Under that alternative approach, he argued, a demonstrator would already be in the air today, instead of having to renegotiate responsibilities and rules of the game at every incremental step – a process that has made any attempt to accelerate the calendar significantly more difficult.

“Germany is not the problem, Airbus is”

Trappier took pains to distinguish between Germany as a partner nation and Airbus as an industrial counterpart. He reminded the audience that cooperation with German industry has worked well in the past, citing the ALPHA JET with Dornier as a positive experience of bilateral collaboration. The problem, in his words, is Airbus – more precisely, certain parts of Airbus Defence & Space that, in his view, do not really want to work with Dassault on a model that recognises Saint Cloud’s leadership on the fighter.
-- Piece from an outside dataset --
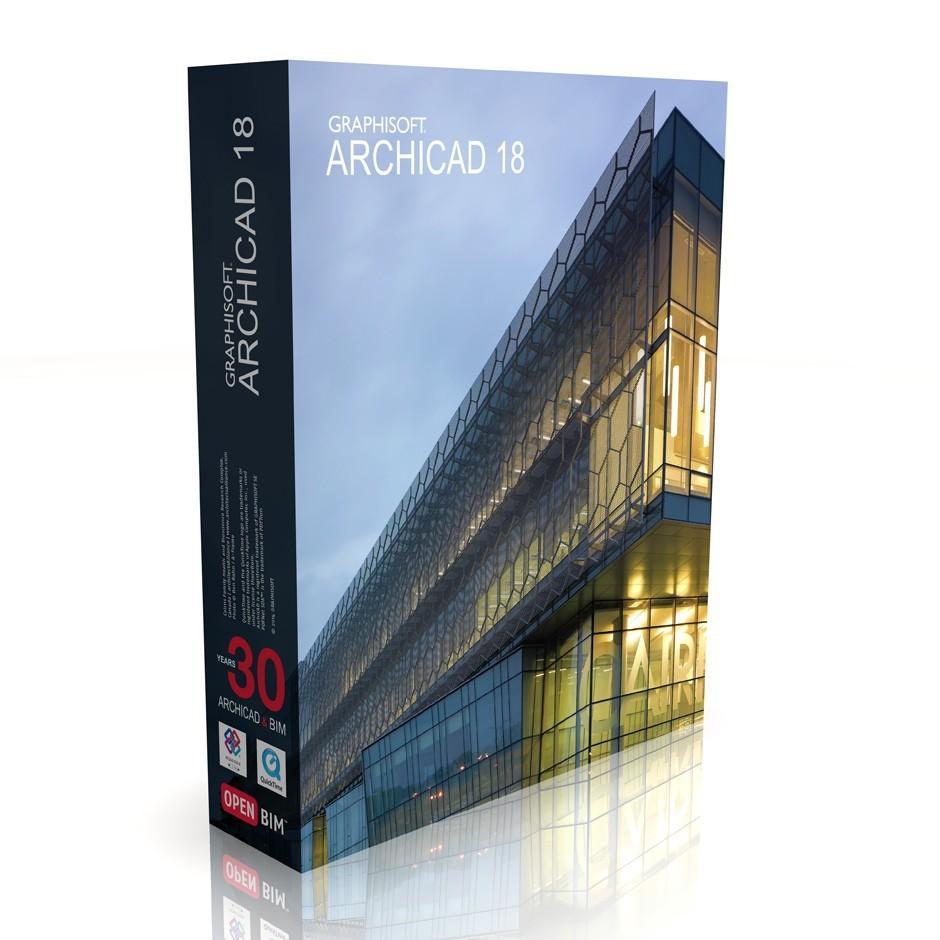 Explora el nuevo ArchiCAD 18, Cortesia de Graphisoft ArchiCAD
He also criticised the way Airbus’ position has been communicated, indirectly via German unions and intermediate bodies such as BDLI (German Aerospace Industry Association) instead of being clearly and directly spelled out at executive level. The sub text was clear: Dassault is willing to cooperate, but not to be dragged into a governance system where no one can truly lead and where industrial posturing replaces straightforward negotiation.

In that sense, Trappier’s comments were less about closing the door on SCAF and more about saying that, in its current form, the door does not lead anywhere useful.

EUROMALE as a “compensation”

One of the more striking points of the Q&A was Trappier’s reminder that Airbus’ leadership on the European MALE drone – EUROMALE – was part of the broader balance of power between the two groups. He explained that Dassault can perfectly accept a role as subcontractor on EUROMALE, with Airbus as prime, and that this arrangement has not been a source of friction in itself. What he revealed, however, is that this leadership on EUROMALE was originally understood as a sort of compensation for Dassault’s leadership on SCAF. In other words, the grand bargain was supposed to be: Airbus leads the European drone, Dassault leads the new fighter.

The current tensions are therefore not just about workshare on a single programme, but about a perceived breach of that initial balance. By putting that fact back on the table, Trappier was sending a message not only to Airbus but also to governments: if the original political deal is quietly rewritten in favour of one industrial player, it is hardly surprising that the other pushes back.

A less analytic, very political SCAF story

For the German journalists who were present in Saint Cloud – an unusual sight at Dassault’s annual press conference – this Q&A was probably more revealing than any slide could have been. They heard a CEO who says he is ready to work with German partners and accepts Airbus as prime on some programmes, but who refuses to dilute his company’s fighter design DNA into a co-co-co structure that, in his view, has already shown its limits.

In the end, that is perhaps the simplest way to read the lone question mark on the SCAF slide. It does not mean Dassault has no answers; it means that, for now, the questions that really matter are political and industrial ones – who leads what, on what basis, and with which lessons learned from past European programmes.

For Trappier, the paradox is that France no longer has a capability problem, only a money problem. Off the record, he summed it up bluntly: if Paris asked Dassault to build a national next generation fighter, the company would – because it can. The bottleneck, he implied, lies in finding the few dozen billion euros such a project would demand at a time when French public finances are already under acute pressure. Industrial know-how, design authority and a coherent governance model are all there; what is missing is the political decision to shoulder the full financial burden alone rather than diluting it – and complicating it – in a fragile multinational compromise.